[DATASET EXTRACT — start]

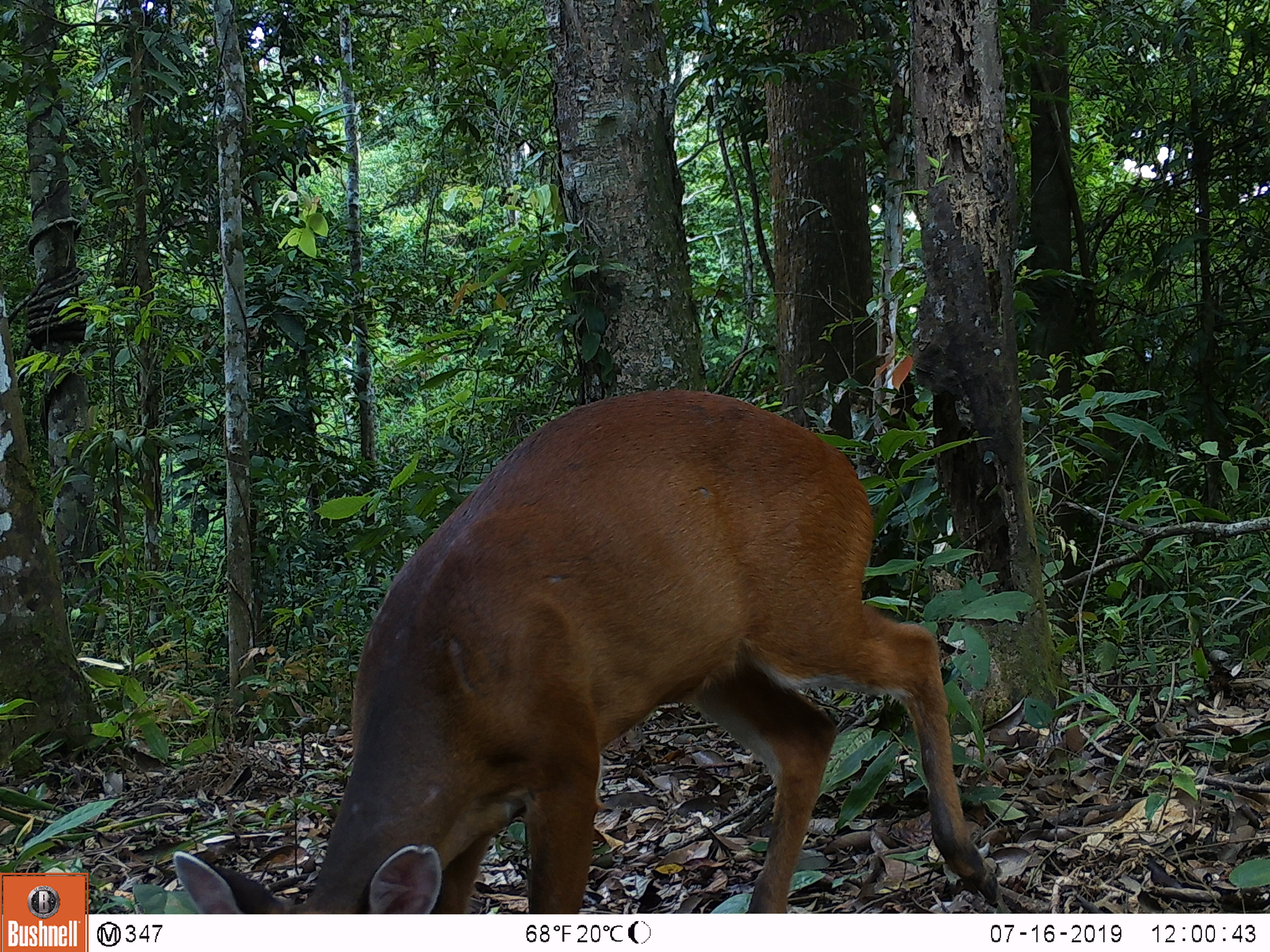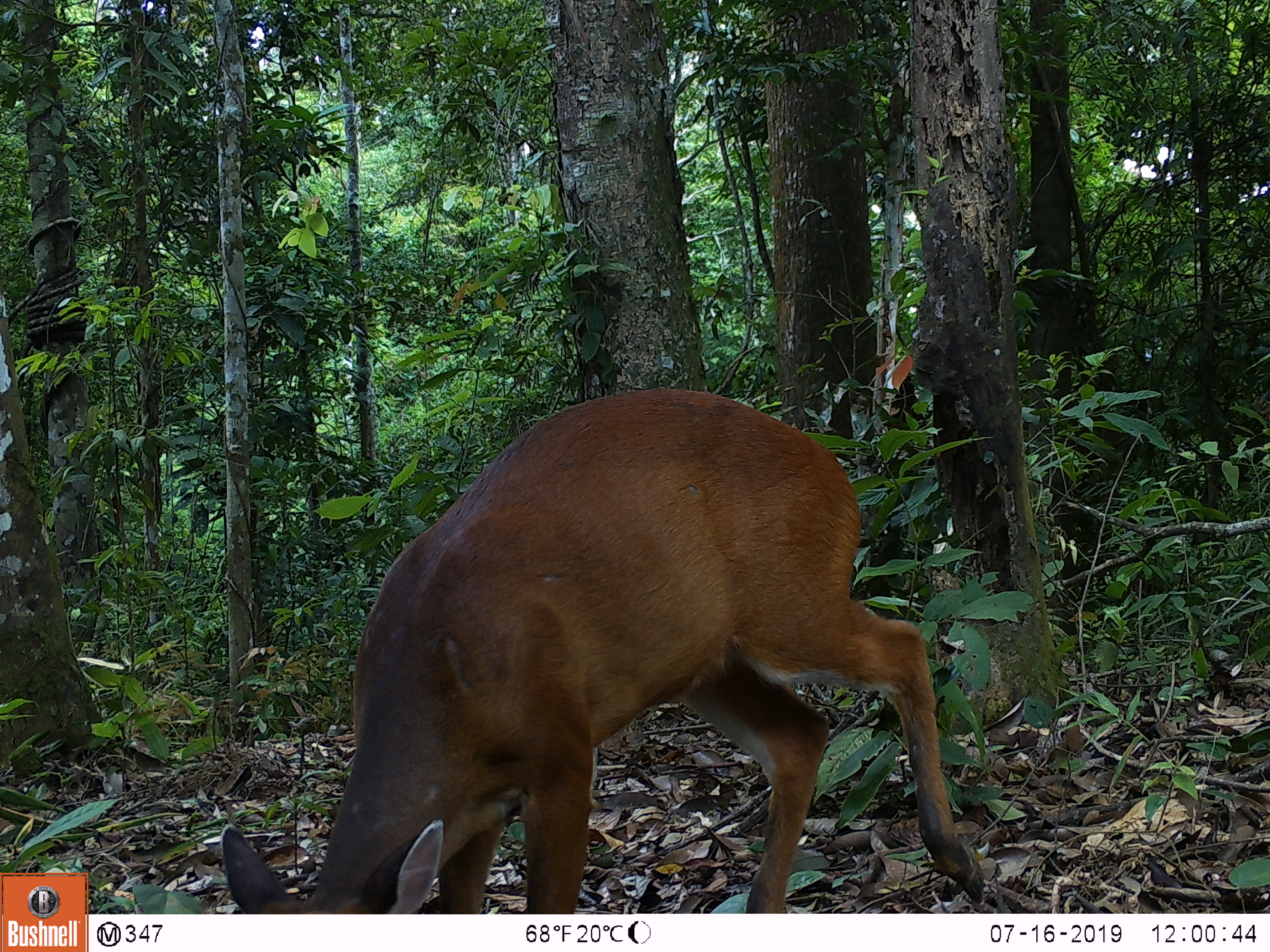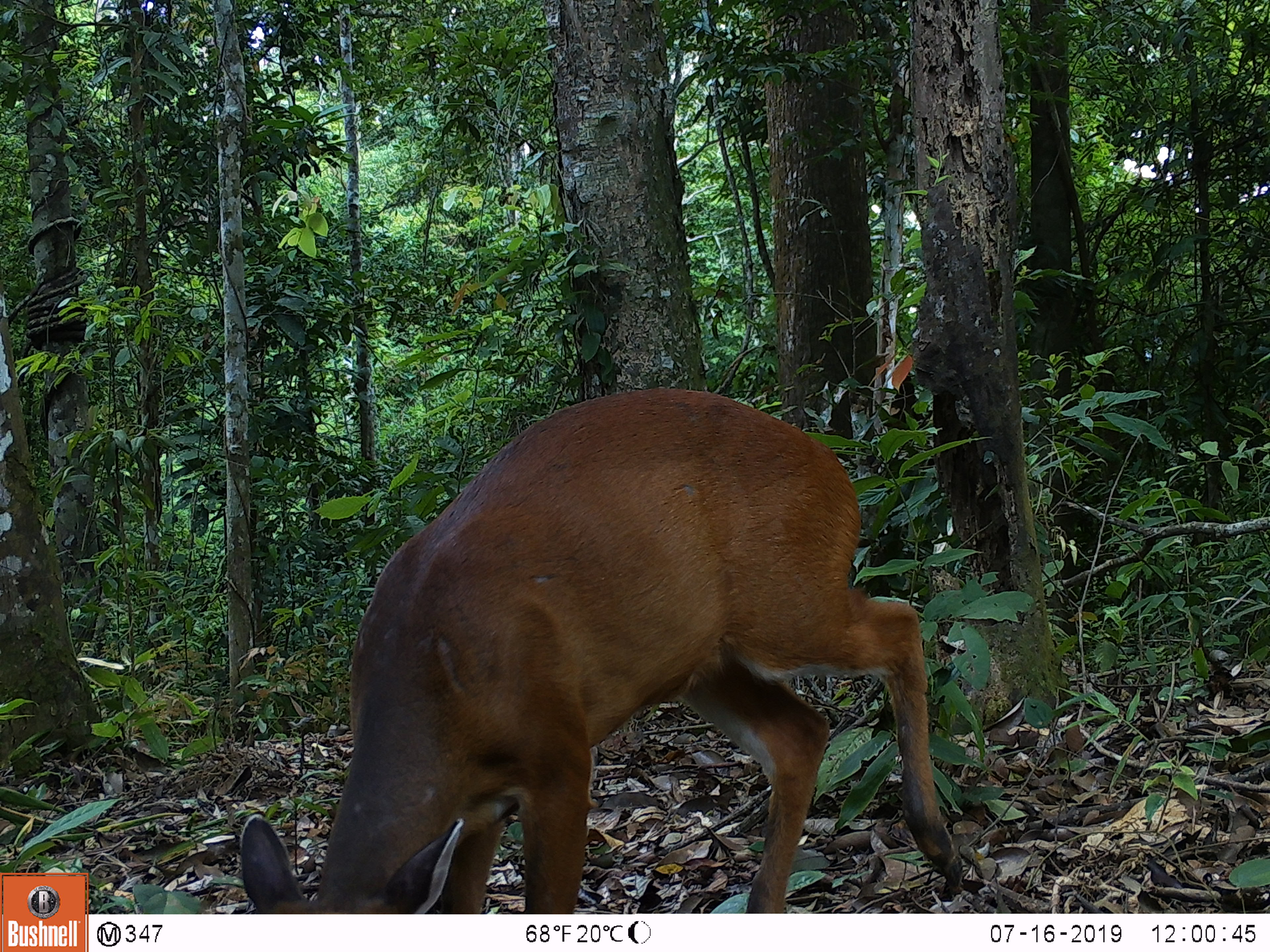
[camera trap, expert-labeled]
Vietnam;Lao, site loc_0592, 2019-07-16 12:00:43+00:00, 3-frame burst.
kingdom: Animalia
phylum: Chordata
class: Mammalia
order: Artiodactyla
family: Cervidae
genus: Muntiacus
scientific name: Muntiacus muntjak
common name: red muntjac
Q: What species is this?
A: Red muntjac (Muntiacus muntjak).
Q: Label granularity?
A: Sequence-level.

[DATASET EXTRACT — finish]

WHAT IS EXPECTED: Could each line of the data be written out exactly, with no pictures included?

YOUR SOLUTION:
[camera trap, expert-labeled]
Vietnam;Lao, site loc_0592, 2019-07-16 12:00:43+00:00, 3-frame burst.
kingdom: Animalia
phylum: Chordata
class: Mammalia
order: Artiodactyla
family: Cervidae
genus: Muntiacus
scientific name: Muntiacus muntjak
common name: red muntjac
Q: What species is this?
A: Red muntjac (Muntiacus muntjak).
Q: Label granularity?
A: Sequence-level.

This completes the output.